The mandates involved reviewing IT strategy, service delivery, technology policies, KPIs, and cyber posture to identify gaps and develop a remediation plan for DORA compliance, enhancing ICT risk management, resilience, third-party risk, and other critical DORA requirements.
The deliverables included, inter alia, a Gap Analysis, continuous improvement recommendations, and a high-level remediation plan with effort estimates for addressing gaps.
What We Did
- Reviewed the existing IT Risk Management framework to identify gaps against DORA compliance, aligning it with IT strategy, service targets, policies, KPIs, and cyber posture.
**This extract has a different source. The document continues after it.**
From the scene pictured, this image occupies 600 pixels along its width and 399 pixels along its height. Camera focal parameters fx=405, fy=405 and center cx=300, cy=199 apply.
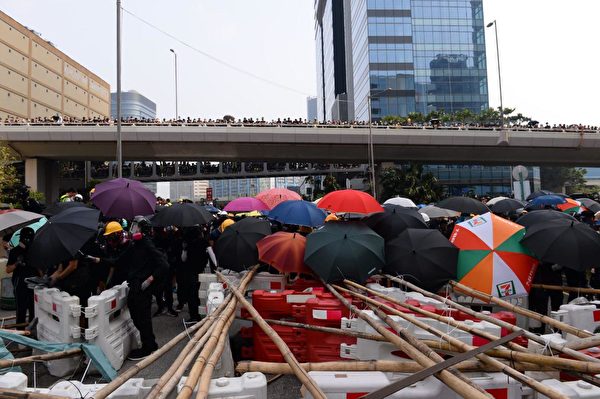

- Assessed current IT Risk Management documentation and provided guidance on continuous improvement for ICT risk and remediation, ensuring sustainable risk management practices.
- Delivered a Gap Analysis that highlighted the discrepancies between the current IT Risk Management framework and the DORA-compliant state, helping prioritise areas for improvement.
- Developed a high-level remediation plan, including estimated efforts for key activities needed to meet DORA compliance.
- Conducted a comprehensive review of existing artefacts to assess DORA compliance in areas such as operational resilience, customer contracts, data privacy, and third-party risk management.
- Estimated the effort required to close the gaps identified in the Gap Analysis, providing a roadmap for achieving full DORA compliance.
Outcome & Results
- The client gained a clear understanding of the framework’s strengths and areas needing improvement for DORA compliance.
- The client gained a clear understanding of the compliance gaps across critical IT risk areas.
- Specific areas pinpointed for remediation to meet DORA compliance standards.
- A structured roadmap for addressing identified gaps and achieving full DORA compliance.
- A framework for continuous monitoring and risk management aligned with the DORA evolving requirements.
- Overall, the client received a comprehensive analysis, including a detailed gap assessment and remediation plan, ensuring the IT Risk Management framework is aligned with DORA requirements.